- [BRIEF]:
Leave every picture out, and retype all the remaining records exactly.

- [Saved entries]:
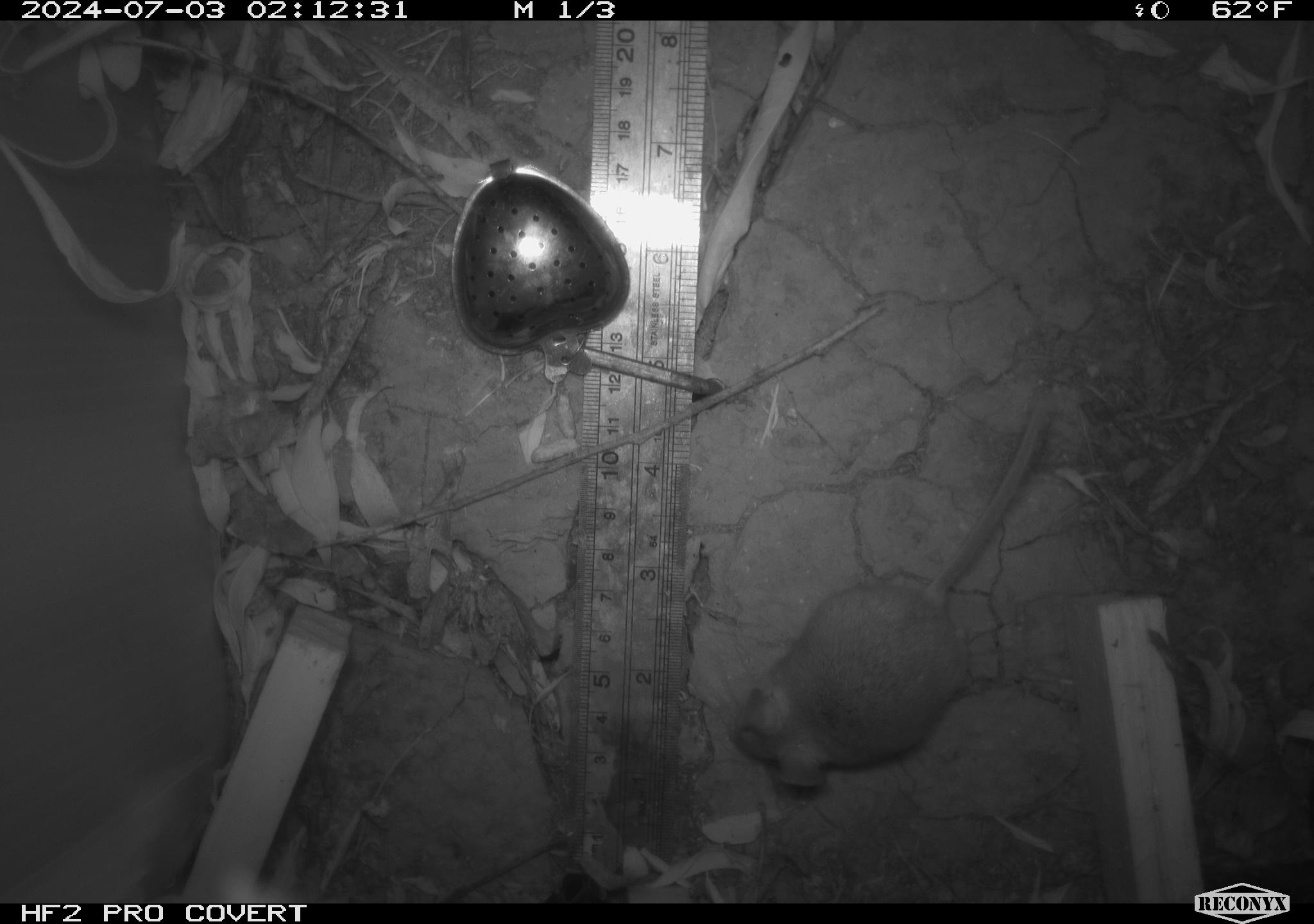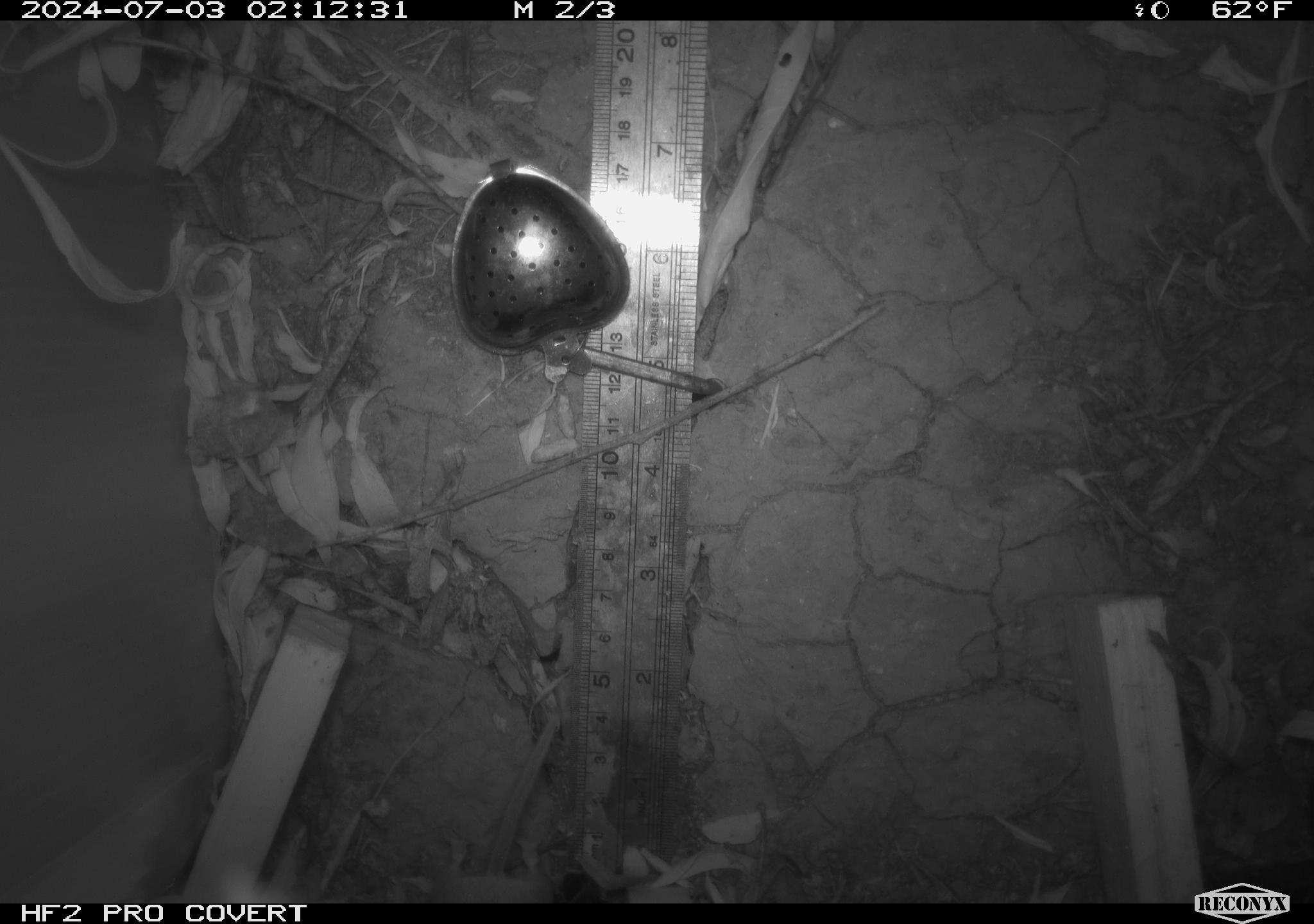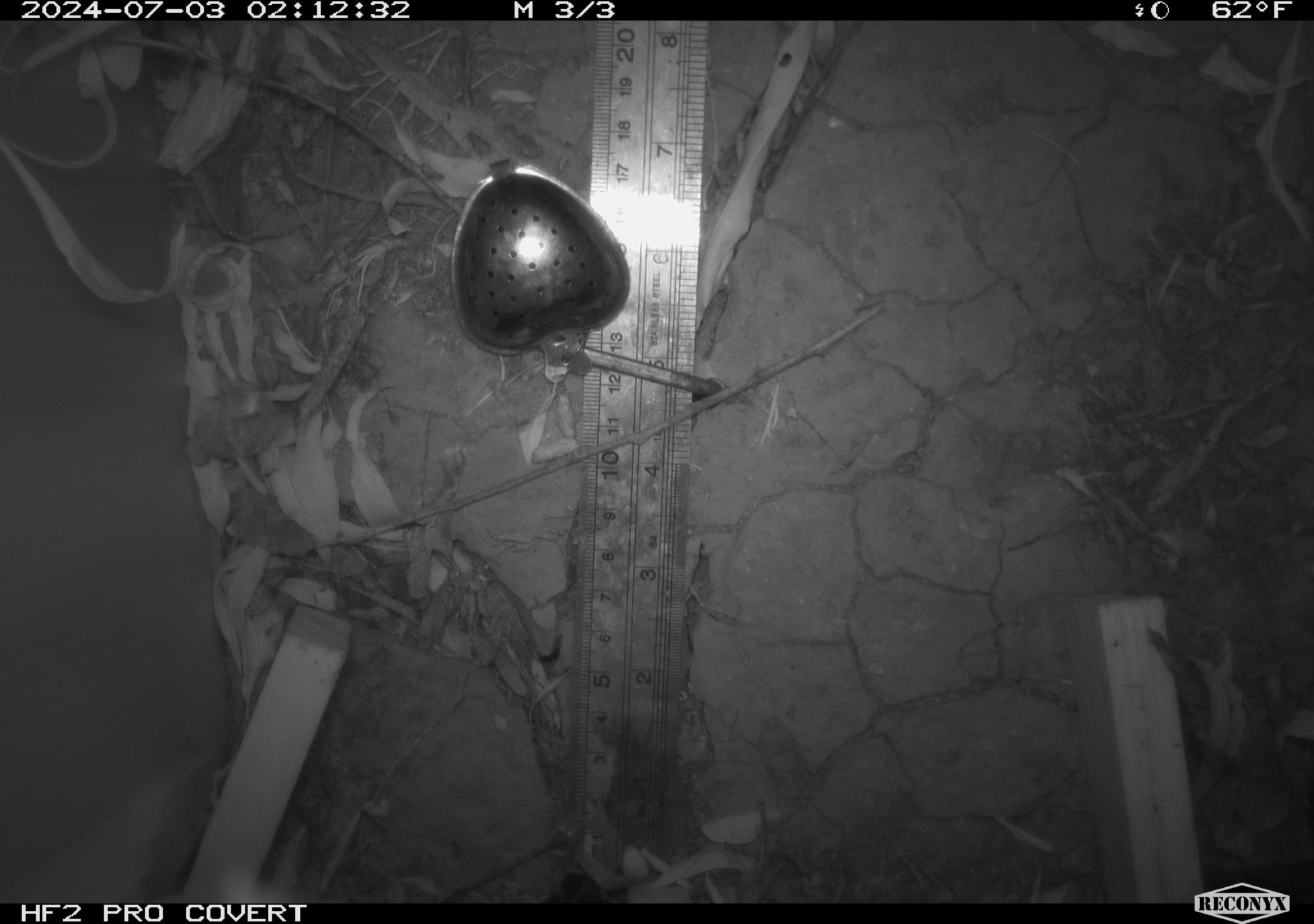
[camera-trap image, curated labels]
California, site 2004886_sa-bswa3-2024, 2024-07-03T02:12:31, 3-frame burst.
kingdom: Animalia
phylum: Chordata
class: Mammalia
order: Rodentia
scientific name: Rodentia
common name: mouse species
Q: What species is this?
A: Mouse species (Rodentia).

- [WORKED SOLUTION]:
[camera-trap image, curated labels]
California, site 2004886_sa-bswa3-2024, 2024-07-03T02:12:31, 3-frame burst.
kingdom: Animalia
phylum: Chordata
class: Mammalia
order: Rodentia
scientific name: Rodentia
common name: mouse species
Q: What species is this?
A: Mouse species (Rodentia).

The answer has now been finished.